Assigning to the entire @_ array does not work, you have to assign to the individual elements. If swap were defined like this, the variables $one and $two would remain unchanged.


sub swap {

my ($left,$right)=@_;

@_ = ($right,$left); #WRONG

}

5.7 Dereferencing Code References

Dereferencing a code reference causes the subroutine to be called. A code reference can be dereferenced by preceding it with an ampersand sigil or by using the arrow operator and parenthesis "->()". The preferred way is to use the arrow operator with parens.


my $temp = sub {print "Hello\n";};

&{$temp};

&$temp;

$temp->(); # preferred

> Hello

> Hello

> Hello

5.8 Implied Arguments

When calling a subroutine with the "&" sigil prefix and no parenthesis, the current @_ array gets implicitly passed to the subroutine being called. This can cause subtly odd behavior if you are not expecting it.


sub second_level {

print Dumper \@_;

}


sub first_level {

# using '&' sigil and no parens.

# doesn't look like I'm passing any params

# but perl will pass @_ implicitly.

&second_level;

}


first_level(1,2,3);

> $VAR1 = [

> 1,

> 2,

> 3

> ];

This generally is not a problem with named subroutines because you probably will not use the "&" sigil. However, when using code references, dereferencing using the "&" may cause implied arguments to be passed to the new subroutine. For this reason, the arrow operator is the preferred way to dereference a code reference.


$code_ref->(); # pass nothing, no implicit @_

$code_ref->(@_); # explicitly pass @_

$code_ref->( 'one', 'two' ); # pass new parameters


5.9 Subroutine Return Value

Subroutines can return a single value or a list of values. The return value can be explicit, or it can be implied to be the last statement of the subroutine. An explicit return statement is the preferred approach if any return value is desired.


# return a single scalar

sub ret_scal {

return "boo";

}

my $scal_var = ret_scal;

print Dumper \$scal_var;

# return a list of values

sub ret_arr {

return (1,2,3);

}

my @arr_var =ret_arr;

print Dumper \@arr_var;

> $VAR1 = \'boo';

> $VAR1 = [

> 1,

> 2,

> 3

> ];

5.10 Returning False

The return value of a subroutine is often used within a boolean test. The problem is that the subroutine needs to know if it is called in scalar context or array context.

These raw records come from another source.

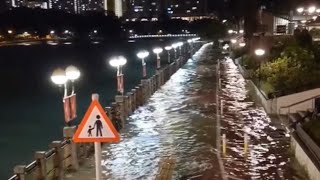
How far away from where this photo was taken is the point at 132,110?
28.9 metres

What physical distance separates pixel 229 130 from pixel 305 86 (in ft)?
23.9

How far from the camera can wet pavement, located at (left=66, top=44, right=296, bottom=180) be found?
55.3 feet

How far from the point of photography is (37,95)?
67.5 m

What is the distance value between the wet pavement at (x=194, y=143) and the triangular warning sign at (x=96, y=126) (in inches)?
314

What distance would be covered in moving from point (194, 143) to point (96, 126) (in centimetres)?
1293

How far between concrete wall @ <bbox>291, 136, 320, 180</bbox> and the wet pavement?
482 millimetres

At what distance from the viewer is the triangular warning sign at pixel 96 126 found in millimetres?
8297

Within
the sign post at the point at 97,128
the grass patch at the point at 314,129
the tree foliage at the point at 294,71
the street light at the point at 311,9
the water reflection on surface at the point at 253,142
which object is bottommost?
the water reflection on surface at the point at 253,142

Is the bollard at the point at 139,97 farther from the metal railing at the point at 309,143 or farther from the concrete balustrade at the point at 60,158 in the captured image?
the metal railing at the point at 309,143

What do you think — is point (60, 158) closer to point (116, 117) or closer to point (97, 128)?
point (116, 117)

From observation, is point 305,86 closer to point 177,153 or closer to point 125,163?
point 177,153

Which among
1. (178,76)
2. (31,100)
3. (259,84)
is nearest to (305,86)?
(259,84)

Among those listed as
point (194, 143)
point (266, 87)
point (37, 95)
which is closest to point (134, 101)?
point (266, 87)

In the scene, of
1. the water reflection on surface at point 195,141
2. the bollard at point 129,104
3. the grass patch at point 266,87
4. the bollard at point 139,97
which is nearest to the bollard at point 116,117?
the water reflection on surface at point 195,141
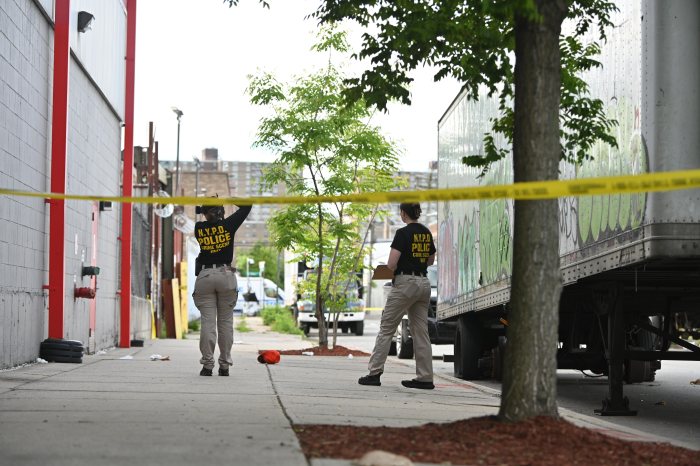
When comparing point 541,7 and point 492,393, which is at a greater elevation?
point 541,7

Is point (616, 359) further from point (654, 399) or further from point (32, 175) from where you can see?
point (32, 175)

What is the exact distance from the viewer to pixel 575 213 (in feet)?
34.7

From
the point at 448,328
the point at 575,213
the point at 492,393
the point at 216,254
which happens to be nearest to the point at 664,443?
the point at 575,213

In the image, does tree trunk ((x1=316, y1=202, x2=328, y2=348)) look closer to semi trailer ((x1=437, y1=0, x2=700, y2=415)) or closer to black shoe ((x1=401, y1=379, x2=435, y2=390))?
semi trailer ((x1=437, y1=0, x2=700, y2=415))

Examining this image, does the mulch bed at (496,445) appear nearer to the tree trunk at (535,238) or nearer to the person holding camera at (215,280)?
the tree trunk at (535,238)

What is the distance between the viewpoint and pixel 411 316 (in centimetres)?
1163

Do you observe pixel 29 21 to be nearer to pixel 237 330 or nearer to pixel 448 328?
pixel 448 328

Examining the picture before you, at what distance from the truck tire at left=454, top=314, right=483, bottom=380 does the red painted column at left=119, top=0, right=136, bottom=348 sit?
7311mm

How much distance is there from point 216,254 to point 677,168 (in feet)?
17.1

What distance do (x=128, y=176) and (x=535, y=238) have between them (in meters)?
14.8

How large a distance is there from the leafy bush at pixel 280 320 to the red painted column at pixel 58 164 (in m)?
28.1

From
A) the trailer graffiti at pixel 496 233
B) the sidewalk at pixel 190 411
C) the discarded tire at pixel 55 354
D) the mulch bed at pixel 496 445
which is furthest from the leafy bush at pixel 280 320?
the mulch bed at pixel 496 445

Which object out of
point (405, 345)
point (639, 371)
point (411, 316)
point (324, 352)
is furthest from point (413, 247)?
point (405, 345)

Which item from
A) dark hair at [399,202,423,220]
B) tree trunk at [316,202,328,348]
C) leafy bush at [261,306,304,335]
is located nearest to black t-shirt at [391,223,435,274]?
dark hair at [399,202,423,220]
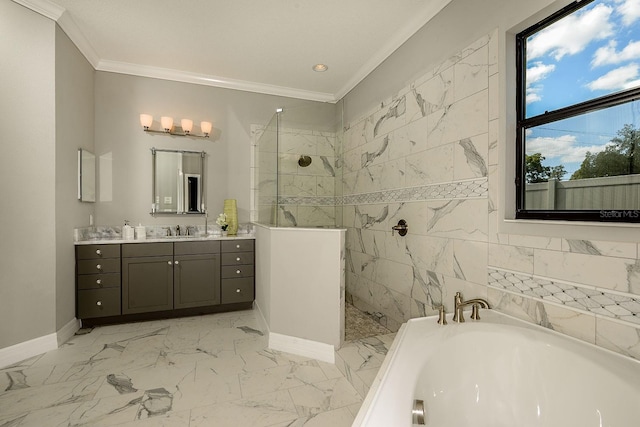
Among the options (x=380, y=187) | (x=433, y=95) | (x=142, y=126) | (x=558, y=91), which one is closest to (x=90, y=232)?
(x=142, y=126)

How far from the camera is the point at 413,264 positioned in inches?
94.0

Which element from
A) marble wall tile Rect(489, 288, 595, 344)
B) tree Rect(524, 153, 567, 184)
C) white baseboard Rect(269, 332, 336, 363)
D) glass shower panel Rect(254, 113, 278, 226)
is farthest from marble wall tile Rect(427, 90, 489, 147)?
white baseboard Rect(269, 332, 336, 363)

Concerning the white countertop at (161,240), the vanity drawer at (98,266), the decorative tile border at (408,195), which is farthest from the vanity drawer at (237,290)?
the vanity drawer at (98,266)

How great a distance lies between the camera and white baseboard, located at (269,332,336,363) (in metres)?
2.25

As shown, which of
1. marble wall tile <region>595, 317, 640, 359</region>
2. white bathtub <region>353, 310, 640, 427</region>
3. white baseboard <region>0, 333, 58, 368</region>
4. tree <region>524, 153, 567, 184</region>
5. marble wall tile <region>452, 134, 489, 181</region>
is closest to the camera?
white bathtub <region>353, 310, 640, 427</region>

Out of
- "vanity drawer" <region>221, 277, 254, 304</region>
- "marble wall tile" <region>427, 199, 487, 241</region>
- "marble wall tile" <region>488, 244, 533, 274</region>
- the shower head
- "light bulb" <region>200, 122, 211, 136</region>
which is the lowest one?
"vanity drawer" <region>221, 277, 254, 304</region>

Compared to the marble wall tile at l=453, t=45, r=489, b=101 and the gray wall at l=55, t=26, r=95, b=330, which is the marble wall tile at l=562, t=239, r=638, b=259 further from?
the gray wall at l=55, t=26, r=95, b=330

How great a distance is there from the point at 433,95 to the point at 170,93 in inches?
113

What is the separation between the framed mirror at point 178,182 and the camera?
3408mm

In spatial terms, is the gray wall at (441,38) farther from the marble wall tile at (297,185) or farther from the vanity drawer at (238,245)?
the vanity drawer at (238,245)

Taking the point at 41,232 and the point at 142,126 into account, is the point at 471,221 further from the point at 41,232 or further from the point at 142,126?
the point at 142,126

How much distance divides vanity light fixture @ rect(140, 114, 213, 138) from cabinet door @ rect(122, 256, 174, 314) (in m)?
1.43

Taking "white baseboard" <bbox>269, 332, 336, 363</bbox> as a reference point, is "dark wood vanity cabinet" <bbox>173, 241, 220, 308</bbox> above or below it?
above

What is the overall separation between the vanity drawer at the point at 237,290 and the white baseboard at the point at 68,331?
1291mm
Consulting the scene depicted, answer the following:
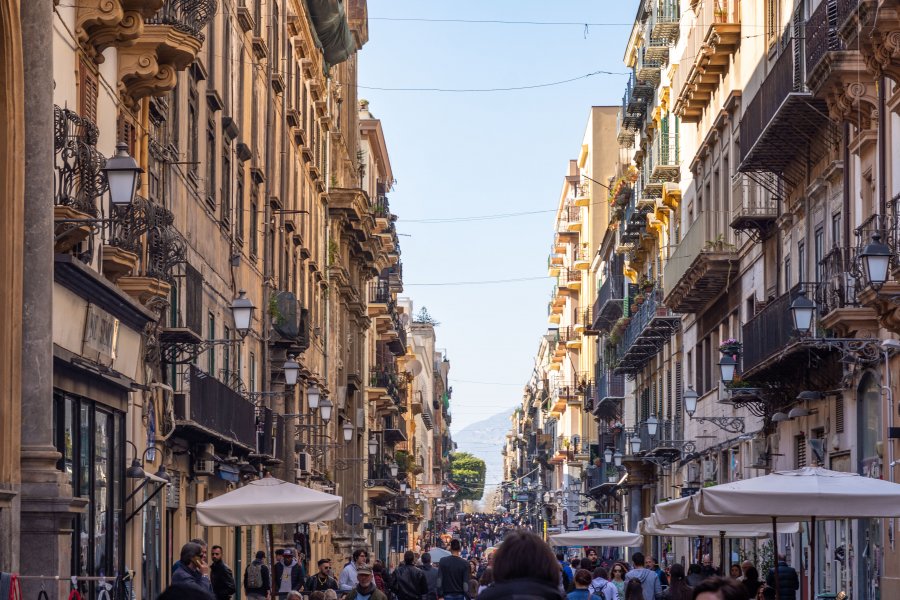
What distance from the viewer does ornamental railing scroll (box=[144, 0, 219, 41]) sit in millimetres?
20531

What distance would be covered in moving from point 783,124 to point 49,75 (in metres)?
16.2

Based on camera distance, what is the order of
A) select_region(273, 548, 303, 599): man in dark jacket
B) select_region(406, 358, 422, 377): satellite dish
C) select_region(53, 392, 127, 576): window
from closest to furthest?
select_region(53, 392, 127, 576): window
select_region(273, 548, 303, 599): man in dark jacket
select_region(406, 358, 422, 377): satellite dish

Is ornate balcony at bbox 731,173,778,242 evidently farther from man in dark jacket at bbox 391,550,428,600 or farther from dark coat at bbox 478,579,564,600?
dark coat at bbox 478,579,564,600

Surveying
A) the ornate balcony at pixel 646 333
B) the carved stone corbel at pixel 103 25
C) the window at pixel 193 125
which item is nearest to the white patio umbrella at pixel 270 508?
the carved stone corbel at pixel 103 25

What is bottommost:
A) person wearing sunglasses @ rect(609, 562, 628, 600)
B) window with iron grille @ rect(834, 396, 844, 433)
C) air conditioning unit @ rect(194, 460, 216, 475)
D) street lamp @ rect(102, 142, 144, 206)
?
person wearing sunglasses @ rect(609, 562, 628, 600)

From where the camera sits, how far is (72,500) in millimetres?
13648

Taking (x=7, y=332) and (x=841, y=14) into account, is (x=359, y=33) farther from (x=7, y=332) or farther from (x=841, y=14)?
(x=7, y=332)

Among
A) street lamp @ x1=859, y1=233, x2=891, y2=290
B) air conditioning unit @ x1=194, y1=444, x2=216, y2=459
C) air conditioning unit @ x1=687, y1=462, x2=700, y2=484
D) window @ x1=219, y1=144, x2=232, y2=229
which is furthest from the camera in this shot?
air conditioning unit @ x1=687, y1=462, x2=700, y2=484

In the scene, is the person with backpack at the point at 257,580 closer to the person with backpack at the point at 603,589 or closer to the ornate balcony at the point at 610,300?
the person with backpack at the point at 603,589

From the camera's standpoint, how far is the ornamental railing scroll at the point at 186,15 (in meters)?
20.5

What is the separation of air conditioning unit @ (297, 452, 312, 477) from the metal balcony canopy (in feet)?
39.1

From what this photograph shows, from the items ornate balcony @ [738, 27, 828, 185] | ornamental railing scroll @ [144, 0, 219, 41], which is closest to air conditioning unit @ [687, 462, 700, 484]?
ornate balcony @ [738, 27, 828, 185]

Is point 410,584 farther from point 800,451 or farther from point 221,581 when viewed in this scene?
point 800,451

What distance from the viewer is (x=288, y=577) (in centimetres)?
2641
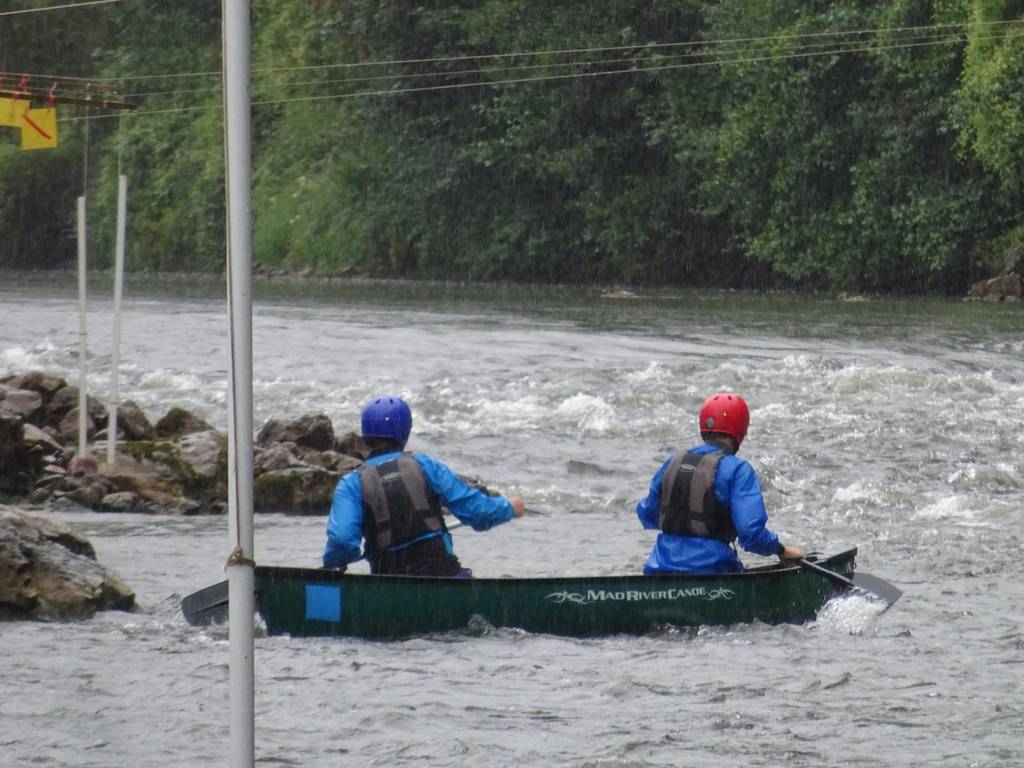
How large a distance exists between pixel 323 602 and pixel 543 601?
112cm

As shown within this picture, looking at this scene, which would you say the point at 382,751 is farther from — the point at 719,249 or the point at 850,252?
the point at 719,249

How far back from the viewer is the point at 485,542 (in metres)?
12.3

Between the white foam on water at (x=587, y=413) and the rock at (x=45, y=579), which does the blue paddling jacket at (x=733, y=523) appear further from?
the white foam on water at (x=587, y=413)

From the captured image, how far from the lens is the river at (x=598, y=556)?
7.08 metres

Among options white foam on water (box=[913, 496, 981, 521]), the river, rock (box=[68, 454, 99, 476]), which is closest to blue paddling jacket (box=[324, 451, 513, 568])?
the river

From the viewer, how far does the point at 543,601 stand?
864 cm

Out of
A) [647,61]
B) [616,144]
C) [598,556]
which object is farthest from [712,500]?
[616,144]

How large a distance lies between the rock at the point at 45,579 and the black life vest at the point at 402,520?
64.9 inches

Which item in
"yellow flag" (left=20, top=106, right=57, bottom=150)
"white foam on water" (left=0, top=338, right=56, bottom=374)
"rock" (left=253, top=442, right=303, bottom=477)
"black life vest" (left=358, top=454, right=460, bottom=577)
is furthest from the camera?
"white foam on water" (left=0, top=338, right=56, bottom=374)

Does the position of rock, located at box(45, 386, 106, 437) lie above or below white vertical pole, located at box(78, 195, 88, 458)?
below

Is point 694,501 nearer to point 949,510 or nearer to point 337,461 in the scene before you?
point 949,510

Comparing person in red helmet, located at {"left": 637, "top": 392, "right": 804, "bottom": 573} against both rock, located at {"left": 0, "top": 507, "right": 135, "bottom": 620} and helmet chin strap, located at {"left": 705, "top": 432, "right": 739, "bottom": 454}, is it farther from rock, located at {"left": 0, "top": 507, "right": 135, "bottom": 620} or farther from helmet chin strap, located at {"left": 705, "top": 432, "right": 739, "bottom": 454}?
rock, located at {"left": 0, "top": 507, "right": 135, "bottom": 620}

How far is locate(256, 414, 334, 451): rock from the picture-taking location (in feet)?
48.6

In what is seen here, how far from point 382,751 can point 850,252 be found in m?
29.1
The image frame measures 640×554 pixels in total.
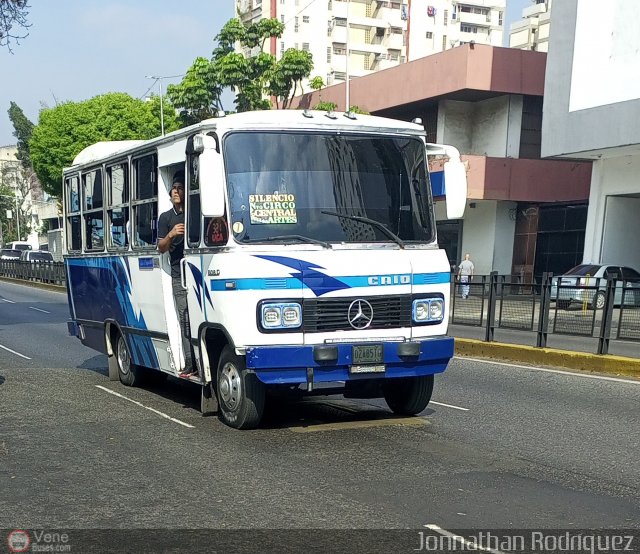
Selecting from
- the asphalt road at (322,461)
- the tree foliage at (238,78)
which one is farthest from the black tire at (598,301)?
the tree foliage at (238,78)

Returning a simple "undef" value (or 0 or 0.0 or "") will work in scalar context, but in array context, it will create an array with the first element set to undef. In boolean context, an array with one or more elements is considered true.


A return statement by itself will return undef in scalar context and an empty list in list context. This is the preferred way to return false in a subroutine.


sub this_is_false {

return; # undef or empty list

}

my $scal_var = this_is_false;

my @arr_var = this_is_false;

5.11 Using the caller() Function in Subroutines

The caller() function can be used in a subroutine to find out information about where the subroutine was called from and how it was called. Caller takes one argument that indicates how far back in the call stack to get its information from. For information about the current subroutine, use caller(0).


sub HowWasICalled {

my @info = caller(0);

print Dumper \@info;

}

HowWasICalled;

>$VAR1 = [

> 'main',

> './test.pl',

> 13,

> 'main::HowWasICalled',

> 1,

> undef,

> undef,

> undef,

> 2,

> 'UUUUUUUUUUUU'

> ];


The caller() function returns a list of information in the following order


0 $package package namespace at time of call

1 $filename filename where called occurred

2 $line line number in file where call occurred

3 $subroutine name of subroutine called

4 $hasargs true if explicit arguments passed in

5 $wantarray list=1, scalar=0, void=undef

6 $evaltext evaluated text if an eval block

7 $is_require true if created by "require" or "use"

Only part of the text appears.